Lula concedeu ontem uma entrevista de rádio em que afirmou esperar que seu sucessor faça bem mais do que ele. Como se vê, já está preparando a herança maldita do passado bendito. Explico-me. Ele sabe que isso não vai acontecer, pouco importa quem seja "o" ou "a" presidente, porque o mundo não repetirá tão cedo o ciclo de prosperidade do decênio que antecedeu a crise global. Talvez não volte nunca mais a crescer naquele ritmo. Com a regulação maior que vem por aí, que vai durar alguns muitos anos, as ambições serão bem mais modestas. A prosperidade tinha um tanto de irracionalidade — alguns anos antes, o próprio Alan Greenspan cravara a expressão “exuberância irracional” para se referir à bolha de tecnologia. O diabo é que ele flertou com ela... De todo modo, parte da tal exuberância era determinada pela sede de consumo dos americanos. Barack Obama já avisou que o mundo deve se preparar para viver sem ela. Assim, o sucessor de Lula encontrará muito mais dificuldades externas do que ele encontrou. Fatalmente.
Poucos estão se dando conta de que Lula prepara uma espécie de conspiração de nuvens negras para o seu sucessor. Que a equação vai estourar, disso não há dúvida. Mas há dois cenários para o estouro: a) com o PT no poder; b) sem o PT no poder. No primeiro caso, o partido e os sindicatos contêm as tropas; no segundo, eles as botam na rua.

• CONTEÚDO DOS DADOS
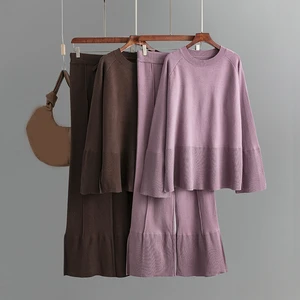 Loose Knit Suit Spring / Autumn Fashion Flared Sleeves With Round Neck Slit Loose Fashion Suit Set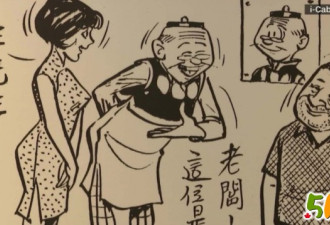 《老夫子》漫画家93岁逝世 加拿大读者自发缅怀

• TAREFAS A RESOLVER
- a) Transcreva do texto sobre o sucessor de Lula o trecho que começa nas palavras "Poucos estão se" e termina logo após "botam na rua.".
- b) Prossiga o texto sobre o sucessor de Lula a partir da última frase apresentada.

• RESPOSTAS NUMERADAS
- a)
Poucos estão se dando conta de que Lula prepara uma espécie de conspiração de nuvens negras para o seu sucessor. Que a equação vai estourar, disso não há dúvida. Mas há dois cenários para o estouro: a) com o PT no poder; b) sem o PT no poder. No primeiro caso, o partido e os sindicatos contêm as tropas; no segundo, eles as botam na rua.

- b)
Superávit e salário mínimo
Lula está preparando bombas fiscais que vão cobrar o seu preço. A diminuição do superávit, sob o pretexto de incentivar o crescimento, é uma delas — a conseqüência pode ser o aumento da relação dívida/PIB, o que, dizem, será compensado por uma economia mais robusta e pela possível redução dos juros. O governo federal precisa de mais dinheiro para enfrentar o custeio da máquina, não para investir. Lula está “dando” R$ 1 bilhão para os prefeitos, mas decide um reajuste de 9% do salário mínimo para 2010, mesmo com uma inflação de estimados 4% e um crescimento que pode ficar perto de zero — nas contas do governo, será de 2%. O salário mínimo não tem grande impacto nas empresas privadas. As maiores vítimas de sua elevação muito acima da inflação — e do crescimento da economia — são justamente as Prefeituras, que estão de pires na mão.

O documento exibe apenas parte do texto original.